Dataset excerpt

-*-

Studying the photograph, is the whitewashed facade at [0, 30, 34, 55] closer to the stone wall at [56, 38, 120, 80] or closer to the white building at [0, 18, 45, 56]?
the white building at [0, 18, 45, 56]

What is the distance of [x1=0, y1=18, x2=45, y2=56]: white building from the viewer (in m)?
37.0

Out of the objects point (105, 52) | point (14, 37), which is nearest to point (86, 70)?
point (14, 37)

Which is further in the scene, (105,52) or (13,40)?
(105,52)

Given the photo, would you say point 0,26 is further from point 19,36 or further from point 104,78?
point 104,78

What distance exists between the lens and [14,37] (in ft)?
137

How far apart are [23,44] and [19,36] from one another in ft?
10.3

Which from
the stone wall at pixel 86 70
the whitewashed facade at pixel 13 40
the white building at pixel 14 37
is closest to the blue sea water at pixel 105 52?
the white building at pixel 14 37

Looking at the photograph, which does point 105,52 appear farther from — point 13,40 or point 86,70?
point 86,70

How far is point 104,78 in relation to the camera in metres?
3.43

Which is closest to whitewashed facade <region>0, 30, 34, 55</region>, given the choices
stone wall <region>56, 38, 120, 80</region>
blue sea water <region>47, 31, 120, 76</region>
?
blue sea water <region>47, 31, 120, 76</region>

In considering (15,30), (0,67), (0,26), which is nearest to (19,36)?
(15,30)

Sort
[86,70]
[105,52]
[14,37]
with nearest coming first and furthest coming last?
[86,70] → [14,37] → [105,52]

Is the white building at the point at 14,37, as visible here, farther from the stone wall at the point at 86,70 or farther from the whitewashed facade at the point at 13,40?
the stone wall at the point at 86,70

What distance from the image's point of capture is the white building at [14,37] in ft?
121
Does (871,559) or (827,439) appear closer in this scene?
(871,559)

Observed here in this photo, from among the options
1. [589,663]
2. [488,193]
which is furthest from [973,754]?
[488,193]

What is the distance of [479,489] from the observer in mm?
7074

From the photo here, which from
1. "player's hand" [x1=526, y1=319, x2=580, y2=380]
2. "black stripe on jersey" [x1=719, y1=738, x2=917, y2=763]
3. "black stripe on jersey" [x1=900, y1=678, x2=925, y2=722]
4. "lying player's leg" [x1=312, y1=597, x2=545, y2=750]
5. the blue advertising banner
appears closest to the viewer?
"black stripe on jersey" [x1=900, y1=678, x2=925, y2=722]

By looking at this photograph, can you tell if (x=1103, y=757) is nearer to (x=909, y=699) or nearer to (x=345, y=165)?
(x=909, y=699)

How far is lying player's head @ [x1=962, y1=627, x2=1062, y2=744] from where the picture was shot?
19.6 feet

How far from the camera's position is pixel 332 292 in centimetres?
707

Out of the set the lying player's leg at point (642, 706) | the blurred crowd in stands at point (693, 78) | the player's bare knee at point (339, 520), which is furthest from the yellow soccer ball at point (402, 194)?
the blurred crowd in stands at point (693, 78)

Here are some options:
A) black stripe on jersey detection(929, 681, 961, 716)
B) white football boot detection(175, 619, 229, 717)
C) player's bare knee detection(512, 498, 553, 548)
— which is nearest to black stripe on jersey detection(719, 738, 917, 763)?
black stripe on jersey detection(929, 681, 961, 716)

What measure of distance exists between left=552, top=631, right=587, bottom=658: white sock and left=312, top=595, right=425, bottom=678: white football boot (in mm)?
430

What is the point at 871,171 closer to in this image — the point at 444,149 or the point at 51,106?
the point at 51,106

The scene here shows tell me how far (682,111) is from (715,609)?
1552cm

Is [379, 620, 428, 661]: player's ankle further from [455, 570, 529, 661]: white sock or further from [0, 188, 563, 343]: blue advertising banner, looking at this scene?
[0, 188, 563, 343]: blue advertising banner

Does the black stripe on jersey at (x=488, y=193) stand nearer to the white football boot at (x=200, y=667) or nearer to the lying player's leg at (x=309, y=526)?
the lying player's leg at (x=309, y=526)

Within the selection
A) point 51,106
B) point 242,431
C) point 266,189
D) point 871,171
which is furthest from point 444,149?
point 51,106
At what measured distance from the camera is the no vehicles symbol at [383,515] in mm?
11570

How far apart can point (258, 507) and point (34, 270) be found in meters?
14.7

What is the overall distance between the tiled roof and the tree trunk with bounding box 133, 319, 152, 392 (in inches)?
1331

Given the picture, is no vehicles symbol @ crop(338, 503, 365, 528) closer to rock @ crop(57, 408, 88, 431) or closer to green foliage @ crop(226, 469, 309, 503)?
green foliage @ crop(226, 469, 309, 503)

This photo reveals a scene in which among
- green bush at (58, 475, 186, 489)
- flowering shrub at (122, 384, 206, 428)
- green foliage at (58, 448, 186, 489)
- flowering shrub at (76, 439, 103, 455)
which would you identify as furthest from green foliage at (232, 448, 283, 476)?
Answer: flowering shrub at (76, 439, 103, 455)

-*-

- _Set task_
Print the part of the records that opens with the line containing "Is [379, 620, 428, 661]: player's" and runs through the end of the records, including both ends. Reproduce each line unchanged.

- _Finished exercise_
Is [379, 620, 428, 661]: player's ankle further from [455, 570, 529, 661]: white sock or further from [0, 188, 563, 343]: blue advertising banner, looking at this scene?
[0, 188, 563, 343]: blue advertising banner

Does the black stripe on jersey at (x=488, y=193) stand nearer to the white football boot at (x=200, y=667) or nearer to the lying player's leg at (x=309, y=526)?
the lying player's leg at (x=309, y=526)

Within the selection
A) point 51,106
B) point 242,431
C) point 266,189
D) point 871,171
which is furthest from point 444,149?
point 51,106
At what measured distance from the camera is the no vehicles symbol at [383,515] in mm?
11570

How far apart can point (258, 507) and point (34, 270) be found in meters?
14.7

What is the overall distance between the tiled roof and the tree trunk with bounding box 133, 319, 152, 392 (in inches)?
1331

Given the picture, is no vehicles symbol @ crop(338, 503, 365, 528) closer to rock @ crop(57, 408, 88, 431) or closer to green foliage @ crop(226, 469, 309, 503)?
green foliage @ crop(226, 469, 309, 503)

This photo reveals a scene in which among
- green bush at (58, 475, 186, 489)
- flowering shrub at (122, 384, 206, 428)
- green foliage at (58, 448, 186, 489)
- flowering shrub at (76, 439, 103, 455)
which would you identify as furthest from green foliage at (232, 448, 283, 476)?
Answer: flowering shrub at (76, 439, 103, 455)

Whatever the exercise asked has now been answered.